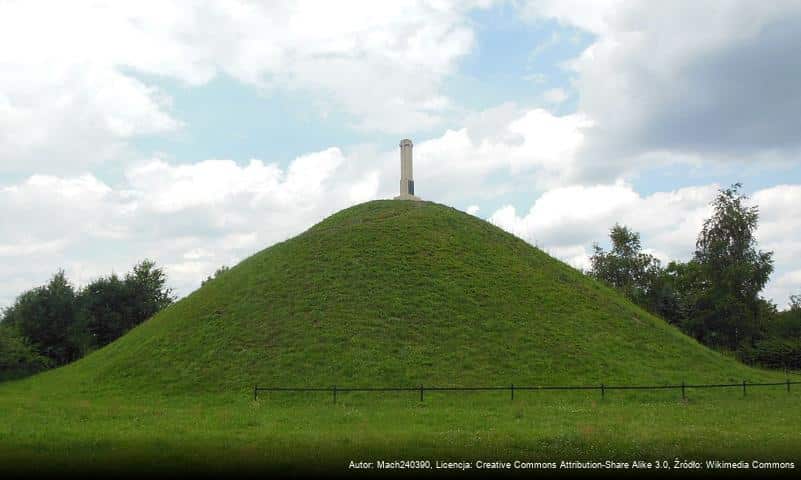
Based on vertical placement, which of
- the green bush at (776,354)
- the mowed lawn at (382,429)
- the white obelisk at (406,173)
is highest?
the white obelisk at (406,173)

DIRECTIONS
Copy out all the entries with "vertical placement" swapped for "vertical position", keep everything else the same, and omit the pictures.

TASK OUTPUT
Based on vertical position, which of
- the green bush at (776,354)
- the mowed lawn at (382,429)
- the white obelisk at (406,173)
is highest?
the white obelisk at (406,173)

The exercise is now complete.